As we learned more about connected fraud, it became clear that there was an essential dimension to some of these patterns that we weren’t encoding visually: time. The temporal aspect of a fraud attack is of utmost importance: the frequency and periodicity of the events are significant indicators of fraudulent activity.

Because of this, we went on to develop a time histogram for Genome. The histogram shows the distribution over time of the events generating the graph. While this seems simple enough to do, it comes with a few challenges, as developing data visualizations for a product usually do. Luís Cardoso has written a blog post on it that’s great to check out.

The histogram supports adjustable binning, pan, and zoom, and it even has an overview strip plot. All this solved many of our problems. However, we still wanted to relate the node-link diagram to the histogram, and for this, we used another visual channel: animation. By animating the time histogram, we see the story unfold over time as new nodes and connections appear on the screen.
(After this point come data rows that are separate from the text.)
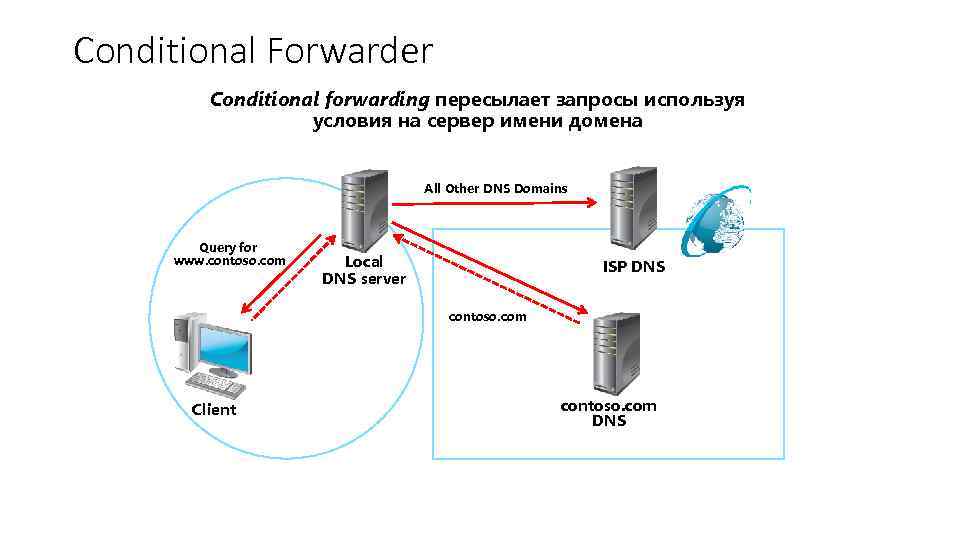 Conditional Forwarder

Conditional forwarding пересылает запросы используя условия на сервер имени домена

All Other DNS Domains

Query for www.contoso.com

Local DNS server

ISP DNS

contoso.com

Client

contoso.com DNS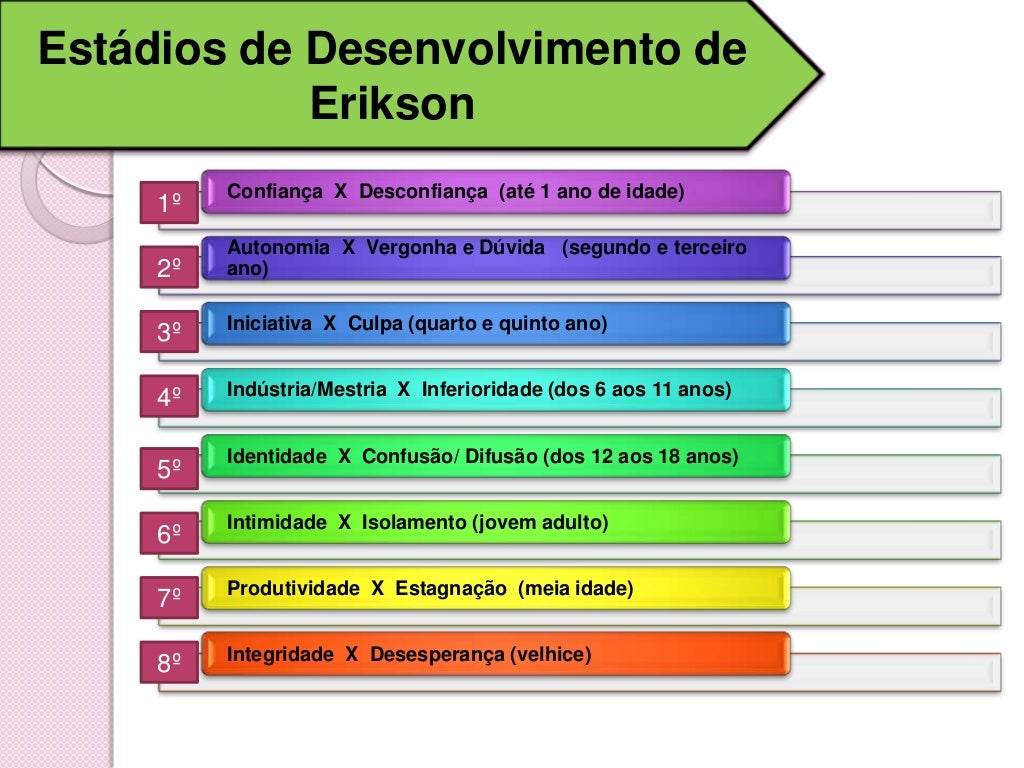 Estádios de Desenvolvimento de Erikson

1º Confiança X Desconfiança (até 1 ano de idade)

2º Autonomia X Vergonha e Dúvida (segundo e terceiro ano)

3º Iniciativa X Culpa (quarto e quinto ano)

4º Indústria/Mestria X Inferioridade (dos 6 aos 11 anos)

5º Identidade X Confusão/ Difusão (dos 12 aos 18 anos)

6º Intimidade X Isolamento (jovem adulto)

7º Produtividade X Estagnação (meia idade)

8º Integridade X Desesperança (velhice)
GIF showing a time histogram of compromised cards after a data breach — The story of three compromised cards (green nodes) after a data breach.

What the future holds

Genome has already provided analysts with insights into how fraud looks. Now the question is, “how we can make it even better?” How do we make the graph even easier to read and interpret?

Our next goal is to create the perfect conditioner to take Genome up a notch so that we can untangle the messy “hairballs” — the large, highly-connected graphs. In other words, we’re putting together the right mix of “ingredients” (alternative layouts, edge bundling, node grouping, or graph summarization) to create a scalable overview mode that complements the investigation view.

We’re also figuring out how to add a geospatial dimension to the graph. Similar to time, this is a sign of some fraud modi operandi. We look forward to exploring that side of GeoViz.

Machine learning is always at the core

Finally, AI is always at the core of Feedzai, and our data scientists work hard to make Genome even smarter so it can best assist fraud analysts in their investigations. The team has already made great strides on this front, including scoring subgraphs to recommend interesting areas of the graph, and clustering subgraphs that are all instances of the same fraud pattern (known as Genometries). It’s all about making machine learning interpretable and actionable to improve the analyst’s experience with Genome.

However, there’s still much to do, as data scientists at Feedzai are brimming with innovative ideas they want to explore and state-of-the-art experiments they want to run. What started as a two-day prototype in a hackathon has grown and evolved. We’ve found our footing and created a solid foundation to keep building on this next-generation graph visualization platform. Now the fun continues, as a world of possibilities for network visualization is at our fingertips.